Na razie nie wiadomo, kiedy pojawi się rynkowa wersja Yoga Solar PC. Gdy jednak koncept stanie się ciałem, można spodziewać się fuzji cyfrowego nomadyzmu z bushcraftingiem.
Spożywczy rebranding motywowany politycznie zyskuje na popularności.
Po inwazji Rosji na Ukrainę wiele polskich restauracji zmieniło nazwę pierogów ruskich na ukraińskie. Teraz podobne zjawisko ma miejsce w Kanadzie. Coraz więcej kawiarni z Kraju Klonowego Liścia zastępuje jedną z najpopularniejszych pozycji w swoim menu – americano – jej lokalnym wariantem – canadiano.
Inicjatorem akcji jest Kicking Horse Coffee, producent kawy z Kolumbii Brytyjskiej. Firma stosuje „kanadyjską” nomenklaturę już od szesnastu lat, ale postanowiła zainspirować do tego samego inne firmy z branży po tym, jak administracja Donalda Trumpa obłożyła import od północnego sąsiada 25-proc. cłem.
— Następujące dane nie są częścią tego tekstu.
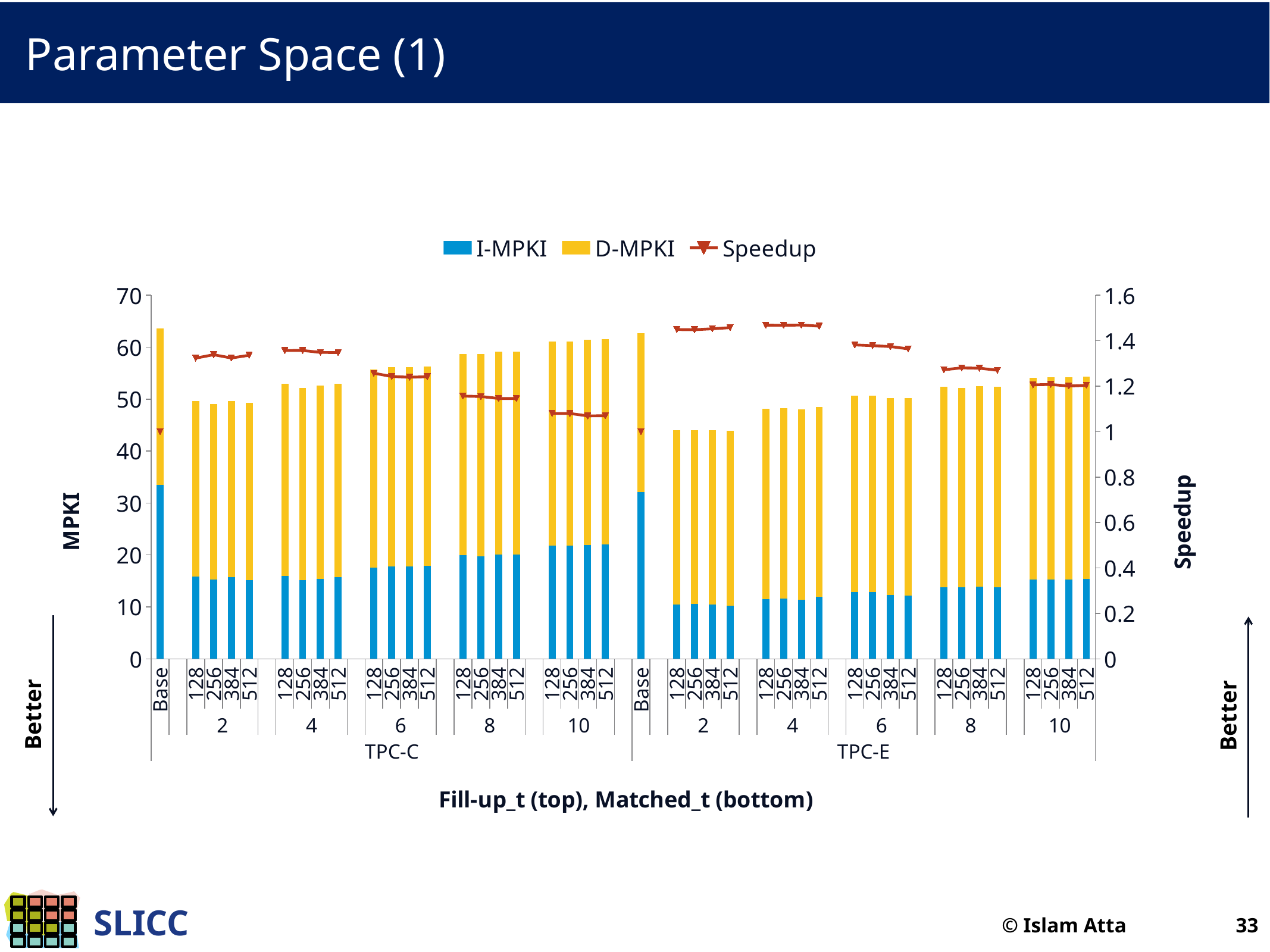
What is the title of the right vertical axis? Speedup How many series does the legend list? 3 Which has the higher Speedup at Matched_t = 2: TPC-C or TPC-E? TPC-E Is the Speedup for TPC-C with Matched_t = 10 greater or less than 1.2? less How many Fill-up_t values are plotted for each Matched_t group? 4 What kind of chart is shown on the slide? Stacked bar chart with a line (Speedup) Is the total MPKI of the TPC-C Base bar greater or less than 60? greater Which Matched_t group in TPC-E has the highest Speedup? 4 What is the title of the left vertical axis? MPKI Is the Speedup for TPC-E with Matched_t = 4 greater or less than 1.4? greater How many Matched_t groups (excluding Base) are shown for TPC-C? 5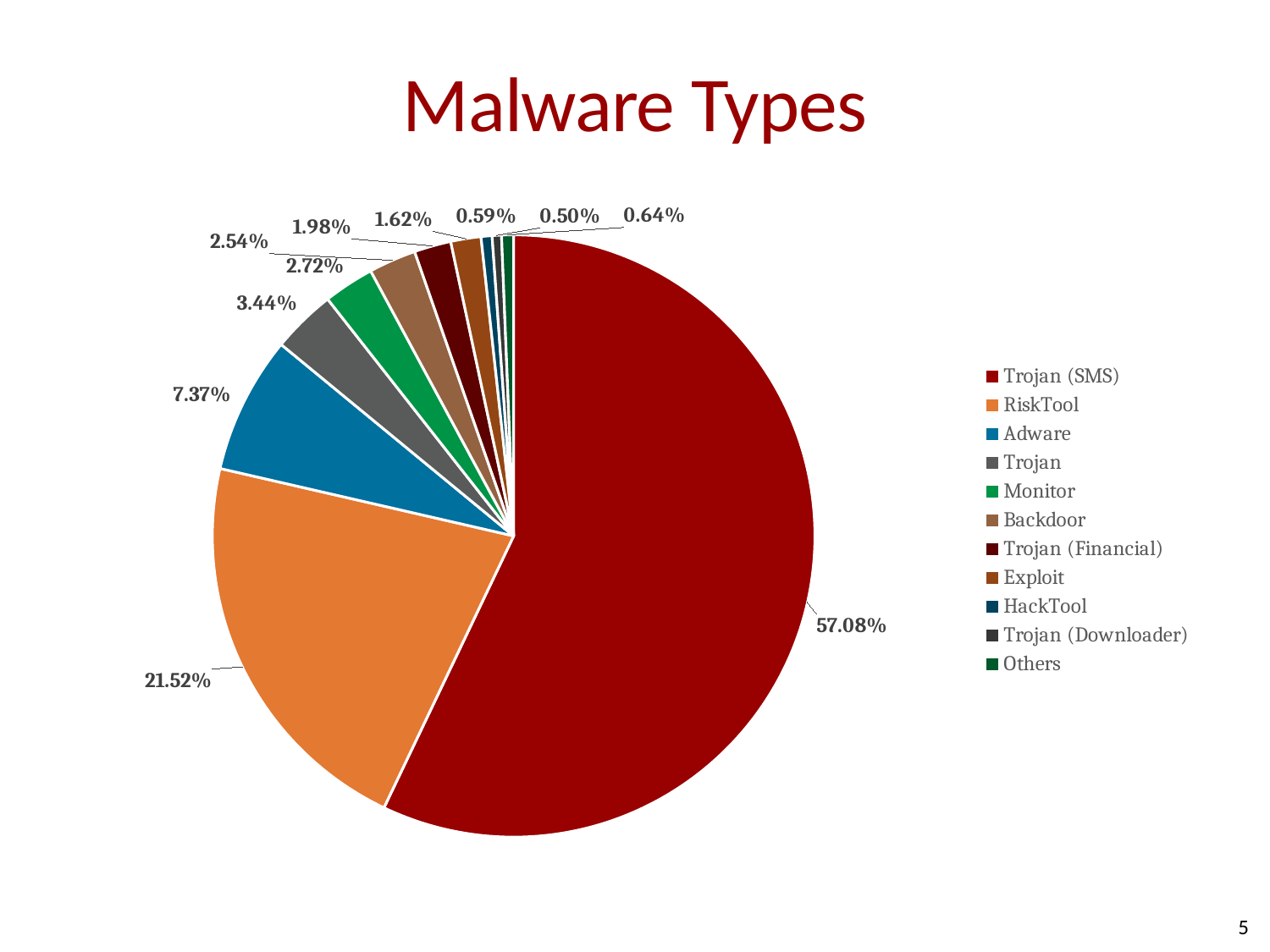
What is the value shown for Adware? 7.37% Which malware type has the largest slice of the pie? Trojan (SMS) What is the title of the chart? Malware Types What is the value shown for Monitor? 2.72% What kind of chart is shown on the slide? pie chart What is the difference between the Trojan (SMS) share and the RiskTool share? 35.56% How many categories does the legend list? 11 What is the value shown for RiskTool? 21.52% Which malware type has the smallest slice of the pie? Trojan (Downloader) What share of the pie does Trojan (SMS) account for? 57.08% Which is larger, the share for Adware or the share for Trojan? Adware What colour is the slice for RiskTool? orange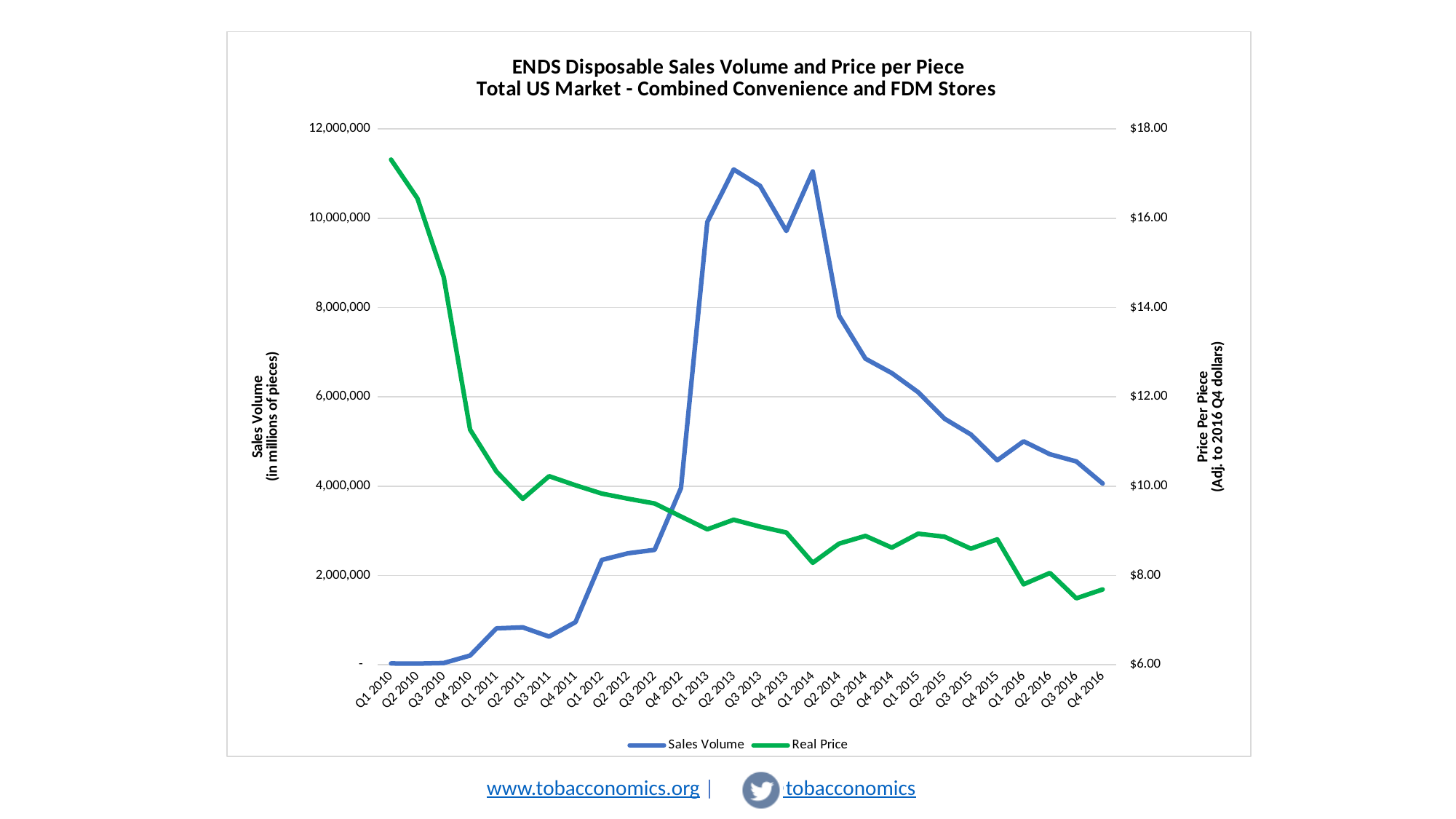
Which series is drawn in green? Real Price Does the Real Price rise or fall overall from Q1 2010 to Q4 2016? Fall Is the Real Price for Q3 2016 greater or less than $8.00? less How many series does the legend list? 2 How many quarters are plotted along the x axis? 28 Is the Real Price for Q1 2010 greater or less than $16.00? greater What kind of chart is shown on the slide? Line chart In which quarter is the Real Price highest? Q1 2010 Is the Sales Volume for Q2 2013 greater or less than 10,000,000? greater What is the label of the right-hand vertical axis? Price Per Piece (Adj. to 2016 Q4 dollars) Which is larger, the Sales Volume in Q2 2013 or in Q4 2016? Q2 2013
Sposób przyrządzania napoju nie uległ zmianie, ale po rebrandingu kawa smakuje jakby inaczej.
Quaker Oats, amerykański producent płatków owsianych, zrobił furorę podczas London Fashion Week, prezentując „sukienkę” stworzoną z płatków owsianych – zaprojektowaną przez agencję Uncommon i zaprezentowaną przez tiktokerkę Lily Rose.
Kreacja to element kampanii „Deliciously Ugly”. Pokazuje ona, że to, co wartościowe – na przykład owsianka – niekoniecznie jest piękne. Klasyczne płatki owsiane oferowane przez Quaker Oats mogą wyglądać mniej atrakcyjnie niż kolorowe chrupki śniadaniowe, ale biją większość z nich na głowę pod względem wartości odżywczych.
Po sesji zdjęciowej sukienka została ugotowana z rodzynkami i komisyjnie zjedzona.
Google Drive nikomu polecać nie trzeba. O usłudze warto jednak przypomnieć w kontekście nowej funkcjonalności. Dysk Google wprowadza przeszukiwalne transkrypcje wideo dostępne dla użytkowników Google Workspace.
Narzędzie wyświetla transkrypcje w formie bloków tekstu ze znacznikami czasu w bocznym panelu, pozwalając na szybkie przeszukiwanie i przechodzenie do wybranych momentów w filmie. Jeśli w nagraniu nie ma napisów, wystarczy je wygenerować. Google ułatwi życie użytkownikom, a przy okazji sam lepiej zrozumie, o czym mowa w filmie.